3 September 2013Print This Post

Commercial Court waiting times increase

Judge: increasing complexity of cases

There are lengthening delays in the Commercial Court, with the Lord Chief Justice speaking of the “powerful” pressures on the civil justice system.

In his final annual report before stepping down, Lord Judge said waiting times for three-week trials (and longer) in the Commercial Court are now about nine months, while listing of applications for half a day or more “can be as far away as three months”.

However, urgent matters, whether on notice or not, are “always given priority and are dealt with speedily”, he said.

Lord Judge reported that in 2012 there were over 1,000 claims issued within the Commercial Court and over 200 in the Admiralty Court. “This reflects the general overall increase in work since 2008.” There were a further 1,022 applications heard in 2012.
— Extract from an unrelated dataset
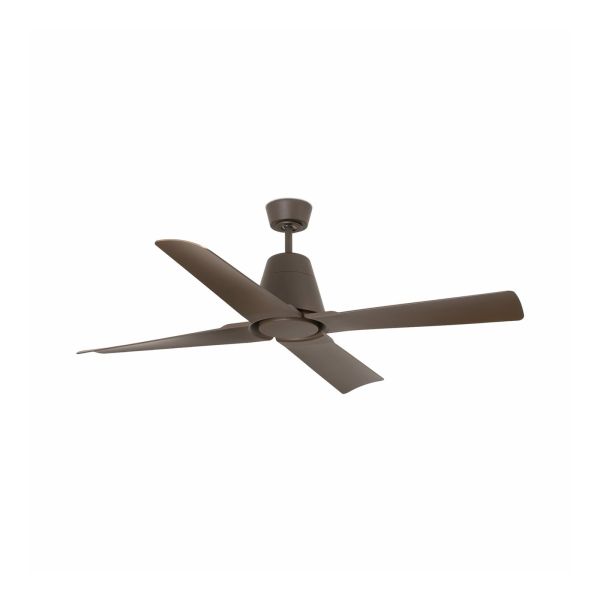 Wentylator sufitowy Faro 33490WP TYPHOON M Brown fan DC SMART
“The figures reveal how the vast majority of actions settle, mostly now well before trial. As always the preponderance of actions involved foreign parties and concern matters of an international nature. The longer actions mostly concerned corporations and individuals carrying on business of one kind or another in the Eastern bloc.”

More broadly there has been a continuing decline in the number of civil justice cases – from 2.18m started in 2006 to 1.43m in 2012.

“However, the pressures on civil justice remain powerful, with the increasing complexity of cases and growing specialism in the law meaning that workload and performance cannot be measured on mass volume alone,” Lord Judge wrote.

He said the processes used in the majority of civil justice cases have benefited from modernisation, while the move to a single county court from April 2014 will also help to improve operational efficiency.

He continued: “The civil judiciary is very supportive of moves to increase e-working, and the ability of parties to conduct business electronically. The Chancellor is promoting the use of IT, in particular for the Rolls Building, and there is a board which meets monthly and which is investigating the costs and logistics of implementing the electronic filing of cases, the use of electronic (as opposed to paper) files and an e-listing system that would enable the electronic listing of cases in the Chancery Division (and other jurisdictions in the Rolls Building).”